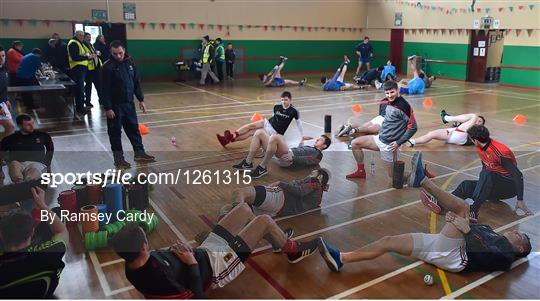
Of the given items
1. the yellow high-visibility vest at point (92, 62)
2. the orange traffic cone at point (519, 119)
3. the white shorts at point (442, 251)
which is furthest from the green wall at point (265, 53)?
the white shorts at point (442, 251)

○ ○ ○ ○ ○

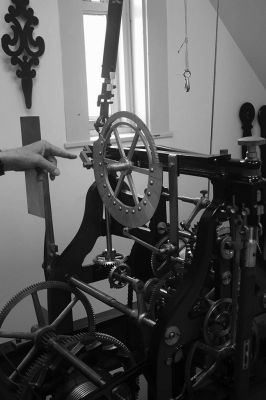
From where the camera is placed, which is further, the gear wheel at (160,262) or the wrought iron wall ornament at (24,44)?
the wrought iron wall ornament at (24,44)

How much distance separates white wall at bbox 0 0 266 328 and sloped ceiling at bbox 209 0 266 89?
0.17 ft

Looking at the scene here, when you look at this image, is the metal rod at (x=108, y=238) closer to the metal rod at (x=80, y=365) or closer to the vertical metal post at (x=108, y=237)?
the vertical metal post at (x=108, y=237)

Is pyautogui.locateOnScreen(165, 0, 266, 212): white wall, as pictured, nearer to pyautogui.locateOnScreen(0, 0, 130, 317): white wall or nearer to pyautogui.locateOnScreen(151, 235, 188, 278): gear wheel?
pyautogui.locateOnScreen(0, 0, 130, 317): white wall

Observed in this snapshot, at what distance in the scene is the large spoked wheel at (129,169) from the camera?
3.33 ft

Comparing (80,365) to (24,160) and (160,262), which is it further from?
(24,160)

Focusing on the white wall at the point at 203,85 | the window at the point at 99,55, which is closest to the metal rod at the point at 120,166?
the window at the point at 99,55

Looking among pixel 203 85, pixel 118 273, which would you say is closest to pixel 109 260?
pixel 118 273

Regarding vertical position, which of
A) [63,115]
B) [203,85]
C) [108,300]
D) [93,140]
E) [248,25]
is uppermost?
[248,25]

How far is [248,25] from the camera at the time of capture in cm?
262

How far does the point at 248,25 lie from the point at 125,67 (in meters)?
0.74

○ ○ ○ ○ ○

Pick out each line of the records above that contains the word "iron" and copy those lines.

From where the camera is placed, which is further, the gear wheel at (160,262) or the wrought iron wall ornament at (24,44)?
the wrought iron wall ornament at (24,44)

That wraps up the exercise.